Image courtesy of ESA/Hubble & NASA.

Star formation is so innate to the existence of galaxies that the loss of a galaxy’s precious, star-forming gas is a sentence to a tragic end. This end is the reality for some dwarf galaxies—small systems that carry a few billion stars, in contrast to the upwards of one hundred billion stars in our Milky Way. These dwarf galaxies are prone to losing their star formation ability in a process known as quenching.

Quenching was believed to require local environmental processes, such as entrapment in the hot halo of a galactic cluster which results in the loss of cold gas. Consequently, dwarf galaxies isolated from other galactic bodies would theoretically be safe from quenching.

However, a new study from Yale astrophysicists led by graduate student Imad Pasha offers insightful additions on the cosmological mechanisms responsible for quenched dwarf galaxies

The cosmic web is a network of filamentary and sheet-like structures of dark matter, gas, and galaxies, with nodes at connecting points typically containing galaxy groups and clusters.
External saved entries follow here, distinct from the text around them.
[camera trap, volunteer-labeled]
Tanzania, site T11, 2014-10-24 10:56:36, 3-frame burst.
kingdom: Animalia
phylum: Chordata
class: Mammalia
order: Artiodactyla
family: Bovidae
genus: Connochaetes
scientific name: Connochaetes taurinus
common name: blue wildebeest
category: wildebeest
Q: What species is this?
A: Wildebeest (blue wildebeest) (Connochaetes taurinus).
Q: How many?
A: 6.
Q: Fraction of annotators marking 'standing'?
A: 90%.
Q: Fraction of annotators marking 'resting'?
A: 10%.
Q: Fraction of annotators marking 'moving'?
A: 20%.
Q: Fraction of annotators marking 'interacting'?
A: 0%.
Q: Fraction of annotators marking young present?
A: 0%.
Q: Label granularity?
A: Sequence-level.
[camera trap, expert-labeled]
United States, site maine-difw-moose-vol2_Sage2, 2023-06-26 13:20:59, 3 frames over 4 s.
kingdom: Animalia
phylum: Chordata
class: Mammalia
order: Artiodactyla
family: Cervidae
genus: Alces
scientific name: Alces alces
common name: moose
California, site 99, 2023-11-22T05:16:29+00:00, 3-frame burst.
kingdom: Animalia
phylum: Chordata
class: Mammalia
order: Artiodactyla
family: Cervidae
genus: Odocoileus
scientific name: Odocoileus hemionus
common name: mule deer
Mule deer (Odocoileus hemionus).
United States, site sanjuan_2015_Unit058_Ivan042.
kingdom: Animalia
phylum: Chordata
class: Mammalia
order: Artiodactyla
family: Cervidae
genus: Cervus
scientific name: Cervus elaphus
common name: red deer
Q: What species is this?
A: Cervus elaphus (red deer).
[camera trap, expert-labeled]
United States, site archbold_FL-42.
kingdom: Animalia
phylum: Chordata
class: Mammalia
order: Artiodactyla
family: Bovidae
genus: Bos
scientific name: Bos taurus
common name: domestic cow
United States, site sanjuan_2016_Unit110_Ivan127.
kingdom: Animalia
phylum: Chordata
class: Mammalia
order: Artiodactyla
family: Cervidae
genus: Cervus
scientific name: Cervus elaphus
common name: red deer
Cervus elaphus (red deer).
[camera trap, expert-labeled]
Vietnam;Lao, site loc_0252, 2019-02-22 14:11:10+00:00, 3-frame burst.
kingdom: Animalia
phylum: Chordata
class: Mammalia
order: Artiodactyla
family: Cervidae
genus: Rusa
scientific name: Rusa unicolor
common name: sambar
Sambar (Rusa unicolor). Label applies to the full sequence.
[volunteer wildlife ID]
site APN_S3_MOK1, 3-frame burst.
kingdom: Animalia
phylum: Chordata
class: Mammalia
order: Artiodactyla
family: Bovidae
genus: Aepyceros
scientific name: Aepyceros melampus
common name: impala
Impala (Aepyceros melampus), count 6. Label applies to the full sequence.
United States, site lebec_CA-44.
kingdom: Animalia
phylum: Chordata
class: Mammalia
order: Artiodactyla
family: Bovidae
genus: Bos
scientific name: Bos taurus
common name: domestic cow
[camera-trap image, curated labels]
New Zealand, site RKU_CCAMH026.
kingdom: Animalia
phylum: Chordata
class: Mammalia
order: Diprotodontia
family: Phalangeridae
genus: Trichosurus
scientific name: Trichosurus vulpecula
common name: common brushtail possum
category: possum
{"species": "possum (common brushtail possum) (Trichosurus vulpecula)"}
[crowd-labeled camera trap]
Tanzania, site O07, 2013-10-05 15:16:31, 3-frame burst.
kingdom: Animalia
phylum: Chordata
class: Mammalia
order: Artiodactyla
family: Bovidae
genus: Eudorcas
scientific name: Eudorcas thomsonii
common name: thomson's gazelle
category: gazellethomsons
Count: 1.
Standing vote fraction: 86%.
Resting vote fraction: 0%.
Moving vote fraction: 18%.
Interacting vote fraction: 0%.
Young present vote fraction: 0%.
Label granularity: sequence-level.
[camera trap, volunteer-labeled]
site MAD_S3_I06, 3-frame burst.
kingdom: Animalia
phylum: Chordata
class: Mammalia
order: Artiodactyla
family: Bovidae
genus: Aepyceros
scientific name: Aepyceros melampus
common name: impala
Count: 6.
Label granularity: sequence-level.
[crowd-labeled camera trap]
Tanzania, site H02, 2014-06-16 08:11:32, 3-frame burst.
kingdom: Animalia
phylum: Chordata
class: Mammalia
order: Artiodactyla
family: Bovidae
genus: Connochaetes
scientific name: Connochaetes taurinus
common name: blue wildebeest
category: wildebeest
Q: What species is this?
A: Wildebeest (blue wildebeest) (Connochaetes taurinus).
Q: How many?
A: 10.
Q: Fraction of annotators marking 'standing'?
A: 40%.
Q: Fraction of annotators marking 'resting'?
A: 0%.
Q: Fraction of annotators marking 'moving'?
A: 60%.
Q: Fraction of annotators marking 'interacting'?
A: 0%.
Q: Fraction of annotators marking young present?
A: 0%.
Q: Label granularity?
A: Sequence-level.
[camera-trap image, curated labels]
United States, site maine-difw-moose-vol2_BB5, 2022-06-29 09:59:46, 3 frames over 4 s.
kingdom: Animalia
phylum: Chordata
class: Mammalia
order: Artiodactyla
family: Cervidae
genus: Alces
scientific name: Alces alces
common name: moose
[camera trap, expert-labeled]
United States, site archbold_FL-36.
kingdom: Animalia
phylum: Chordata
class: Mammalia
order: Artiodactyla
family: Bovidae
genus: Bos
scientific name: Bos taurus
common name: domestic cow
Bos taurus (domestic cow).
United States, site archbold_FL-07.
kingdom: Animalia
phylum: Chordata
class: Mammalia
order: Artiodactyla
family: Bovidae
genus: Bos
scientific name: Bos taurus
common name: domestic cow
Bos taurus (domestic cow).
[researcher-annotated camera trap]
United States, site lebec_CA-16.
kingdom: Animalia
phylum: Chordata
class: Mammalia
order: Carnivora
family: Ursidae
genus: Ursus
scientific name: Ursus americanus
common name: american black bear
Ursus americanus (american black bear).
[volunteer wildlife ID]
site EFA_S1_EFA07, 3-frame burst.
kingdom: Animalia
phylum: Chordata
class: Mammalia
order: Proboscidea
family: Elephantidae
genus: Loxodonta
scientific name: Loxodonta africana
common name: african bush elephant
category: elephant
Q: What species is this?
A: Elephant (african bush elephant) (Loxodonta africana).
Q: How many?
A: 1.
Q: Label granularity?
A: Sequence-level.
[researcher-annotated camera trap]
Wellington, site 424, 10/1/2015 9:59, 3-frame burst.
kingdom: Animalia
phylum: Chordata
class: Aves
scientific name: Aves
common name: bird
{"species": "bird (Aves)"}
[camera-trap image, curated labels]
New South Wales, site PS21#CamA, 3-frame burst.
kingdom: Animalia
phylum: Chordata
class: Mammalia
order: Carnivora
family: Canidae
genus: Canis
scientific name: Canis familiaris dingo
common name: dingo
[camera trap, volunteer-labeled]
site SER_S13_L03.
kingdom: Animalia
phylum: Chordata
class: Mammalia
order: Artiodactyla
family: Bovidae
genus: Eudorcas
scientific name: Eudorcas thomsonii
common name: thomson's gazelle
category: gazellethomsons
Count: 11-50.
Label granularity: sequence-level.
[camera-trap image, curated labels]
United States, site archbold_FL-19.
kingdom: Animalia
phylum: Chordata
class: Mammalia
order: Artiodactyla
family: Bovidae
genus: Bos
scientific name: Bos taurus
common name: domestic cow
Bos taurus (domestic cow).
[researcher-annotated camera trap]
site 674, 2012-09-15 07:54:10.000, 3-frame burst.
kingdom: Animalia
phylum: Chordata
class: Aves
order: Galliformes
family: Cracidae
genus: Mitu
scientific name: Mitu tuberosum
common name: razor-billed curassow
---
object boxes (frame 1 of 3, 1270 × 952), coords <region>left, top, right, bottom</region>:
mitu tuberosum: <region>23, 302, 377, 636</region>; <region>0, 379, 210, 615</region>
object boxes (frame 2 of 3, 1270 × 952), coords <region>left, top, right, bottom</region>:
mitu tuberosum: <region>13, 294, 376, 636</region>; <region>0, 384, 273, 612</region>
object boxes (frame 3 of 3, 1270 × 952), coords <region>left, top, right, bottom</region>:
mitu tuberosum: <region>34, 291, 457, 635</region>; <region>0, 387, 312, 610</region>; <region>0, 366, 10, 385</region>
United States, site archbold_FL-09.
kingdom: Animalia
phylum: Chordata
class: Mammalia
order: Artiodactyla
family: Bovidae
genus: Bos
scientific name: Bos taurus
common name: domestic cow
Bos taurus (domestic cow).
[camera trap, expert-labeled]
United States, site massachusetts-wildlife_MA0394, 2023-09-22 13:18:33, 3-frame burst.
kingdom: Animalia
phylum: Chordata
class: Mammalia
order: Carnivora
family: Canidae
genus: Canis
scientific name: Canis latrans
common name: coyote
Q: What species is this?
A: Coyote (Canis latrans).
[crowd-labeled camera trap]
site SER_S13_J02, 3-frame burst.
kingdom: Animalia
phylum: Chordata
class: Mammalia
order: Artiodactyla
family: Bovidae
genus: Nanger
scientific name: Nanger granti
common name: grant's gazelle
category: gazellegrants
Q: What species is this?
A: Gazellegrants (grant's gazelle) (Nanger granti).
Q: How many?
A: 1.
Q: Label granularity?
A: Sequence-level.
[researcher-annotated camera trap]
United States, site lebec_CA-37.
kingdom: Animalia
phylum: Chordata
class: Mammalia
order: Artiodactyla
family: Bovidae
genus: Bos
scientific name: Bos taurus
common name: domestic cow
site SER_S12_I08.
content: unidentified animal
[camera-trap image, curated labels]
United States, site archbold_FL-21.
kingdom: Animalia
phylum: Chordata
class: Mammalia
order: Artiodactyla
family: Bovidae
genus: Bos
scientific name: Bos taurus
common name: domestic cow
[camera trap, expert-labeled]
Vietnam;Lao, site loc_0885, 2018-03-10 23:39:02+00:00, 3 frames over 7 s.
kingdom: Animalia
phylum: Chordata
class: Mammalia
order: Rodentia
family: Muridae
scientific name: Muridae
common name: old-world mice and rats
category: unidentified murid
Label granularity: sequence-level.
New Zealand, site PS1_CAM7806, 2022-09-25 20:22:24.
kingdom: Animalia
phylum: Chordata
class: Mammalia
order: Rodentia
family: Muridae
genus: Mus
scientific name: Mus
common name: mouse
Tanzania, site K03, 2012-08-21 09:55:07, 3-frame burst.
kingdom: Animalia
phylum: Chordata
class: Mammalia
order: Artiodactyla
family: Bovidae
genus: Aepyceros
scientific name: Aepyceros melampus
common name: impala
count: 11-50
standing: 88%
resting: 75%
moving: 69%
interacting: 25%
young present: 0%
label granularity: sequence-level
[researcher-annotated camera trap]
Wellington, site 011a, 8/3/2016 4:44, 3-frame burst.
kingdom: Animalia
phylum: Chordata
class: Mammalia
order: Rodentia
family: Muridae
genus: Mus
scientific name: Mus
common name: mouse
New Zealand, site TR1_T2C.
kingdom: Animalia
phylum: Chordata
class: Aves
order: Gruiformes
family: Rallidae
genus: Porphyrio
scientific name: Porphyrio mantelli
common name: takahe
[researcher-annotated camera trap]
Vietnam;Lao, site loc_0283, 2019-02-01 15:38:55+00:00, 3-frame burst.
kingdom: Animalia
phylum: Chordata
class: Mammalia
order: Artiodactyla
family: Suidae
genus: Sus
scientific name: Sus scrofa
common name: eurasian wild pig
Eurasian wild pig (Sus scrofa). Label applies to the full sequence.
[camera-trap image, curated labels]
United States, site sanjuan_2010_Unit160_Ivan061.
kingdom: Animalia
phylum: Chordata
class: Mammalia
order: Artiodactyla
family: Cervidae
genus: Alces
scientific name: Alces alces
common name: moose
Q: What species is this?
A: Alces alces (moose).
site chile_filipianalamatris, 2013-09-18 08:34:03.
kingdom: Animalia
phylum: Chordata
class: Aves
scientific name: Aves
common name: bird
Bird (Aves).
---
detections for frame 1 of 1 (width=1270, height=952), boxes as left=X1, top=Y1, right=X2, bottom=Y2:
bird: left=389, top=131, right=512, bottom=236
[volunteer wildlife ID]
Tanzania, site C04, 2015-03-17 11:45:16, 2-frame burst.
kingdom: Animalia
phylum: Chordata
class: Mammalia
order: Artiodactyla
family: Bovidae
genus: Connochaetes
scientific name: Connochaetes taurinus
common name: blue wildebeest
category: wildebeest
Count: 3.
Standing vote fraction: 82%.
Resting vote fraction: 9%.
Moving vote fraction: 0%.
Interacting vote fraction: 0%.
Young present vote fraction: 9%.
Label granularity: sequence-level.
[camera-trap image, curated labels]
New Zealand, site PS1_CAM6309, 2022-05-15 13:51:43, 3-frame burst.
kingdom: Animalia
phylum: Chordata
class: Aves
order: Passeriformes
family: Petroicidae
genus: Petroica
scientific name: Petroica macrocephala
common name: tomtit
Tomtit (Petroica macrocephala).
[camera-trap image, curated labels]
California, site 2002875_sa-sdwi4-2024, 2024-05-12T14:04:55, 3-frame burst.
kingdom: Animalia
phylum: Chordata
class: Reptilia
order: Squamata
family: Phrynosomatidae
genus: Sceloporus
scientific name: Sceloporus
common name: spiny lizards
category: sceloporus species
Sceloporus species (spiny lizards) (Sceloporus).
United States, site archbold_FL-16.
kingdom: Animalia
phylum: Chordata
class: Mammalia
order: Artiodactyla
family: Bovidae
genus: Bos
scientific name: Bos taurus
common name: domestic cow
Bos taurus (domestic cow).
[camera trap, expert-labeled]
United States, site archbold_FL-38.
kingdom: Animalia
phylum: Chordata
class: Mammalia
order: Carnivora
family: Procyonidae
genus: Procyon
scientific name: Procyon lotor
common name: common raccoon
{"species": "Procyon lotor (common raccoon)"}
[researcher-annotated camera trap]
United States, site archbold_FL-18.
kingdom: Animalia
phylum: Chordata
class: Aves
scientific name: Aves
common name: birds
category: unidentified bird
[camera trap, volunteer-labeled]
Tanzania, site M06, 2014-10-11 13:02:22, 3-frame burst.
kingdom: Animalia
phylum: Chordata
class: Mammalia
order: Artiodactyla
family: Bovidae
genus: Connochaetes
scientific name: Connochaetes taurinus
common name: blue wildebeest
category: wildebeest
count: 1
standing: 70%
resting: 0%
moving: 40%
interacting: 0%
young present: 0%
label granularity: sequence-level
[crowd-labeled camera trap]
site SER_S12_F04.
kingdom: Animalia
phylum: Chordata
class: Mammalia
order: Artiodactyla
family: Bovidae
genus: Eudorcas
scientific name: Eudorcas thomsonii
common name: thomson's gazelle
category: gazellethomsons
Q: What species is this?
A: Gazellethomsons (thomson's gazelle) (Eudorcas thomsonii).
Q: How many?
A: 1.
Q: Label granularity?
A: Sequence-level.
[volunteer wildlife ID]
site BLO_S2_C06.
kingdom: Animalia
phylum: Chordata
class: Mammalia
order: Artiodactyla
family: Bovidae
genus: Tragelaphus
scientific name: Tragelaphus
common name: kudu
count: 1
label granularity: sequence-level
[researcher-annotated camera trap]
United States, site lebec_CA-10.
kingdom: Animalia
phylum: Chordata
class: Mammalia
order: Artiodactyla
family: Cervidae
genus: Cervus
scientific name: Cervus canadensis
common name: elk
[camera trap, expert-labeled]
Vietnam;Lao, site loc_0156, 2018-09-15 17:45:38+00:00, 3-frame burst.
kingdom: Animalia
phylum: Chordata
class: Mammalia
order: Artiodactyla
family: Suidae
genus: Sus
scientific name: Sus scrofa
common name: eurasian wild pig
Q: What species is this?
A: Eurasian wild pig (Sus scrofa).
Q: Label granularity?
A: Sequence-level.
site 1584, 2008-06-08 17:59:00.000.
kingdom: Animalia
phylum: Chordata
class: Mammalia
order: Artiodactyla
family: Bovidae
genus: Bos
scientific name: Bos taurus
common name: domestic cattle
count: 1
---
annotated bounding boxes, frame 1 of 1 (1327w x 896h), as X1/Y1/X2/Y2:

Cosmic sheets within the web are in constant collision with each other. Their impacts send out accretion shocks that can quickly heat the gas surrounding a galaxy, stripping away the cold gas required to form stars and cutting off a galaxy’s fuel supply. Using simulations, Pasha discovered that accretion shocks from cosmic sheets can lead to large-scale environmental quenching, even in isolated dwarf galaxies.

“The most surprising result, if anything, was the uniformity with which dwarf [galaxies] below a certain mass tanked their star formation rates and quenched after interacting with the sheet,” Pasha said.

However, observational samples of dwarf galaxy populations are small because these systems are faint. Thus, current methods of counting galaxies may accidentally exclude dwarf galaxies quenched by cosmic sheets. “The collapse of large-scale structure and sheet collisions are universal processes, but aren’t really being included in the way people think about how galaxies got to where they are,” Pasha said

This research was made possible by the contributions of Pasha’s team, from graduate students to postdocs, and faculty. “A lot of progress can be made, and a lot of great mentorship and scientific exchange can occur when you step back from the science and examine the human aspects of how science is done,” Pasha said.

There is no shortage of direction for future research on dwarf galaxies. Over the last billion years, dwarf galaxies in the local volume around the Milky Way have seen their star formation go up and down in tandem with each other, even without a causal connection. This phenomenon is not well understood, but new technologies such as the Large Synoptic Survey Telescope at the Vera C. Rubin Observatory in Chile may bring about better observations to aid our understanding of the tragic fate of quenched dwarf galaxies.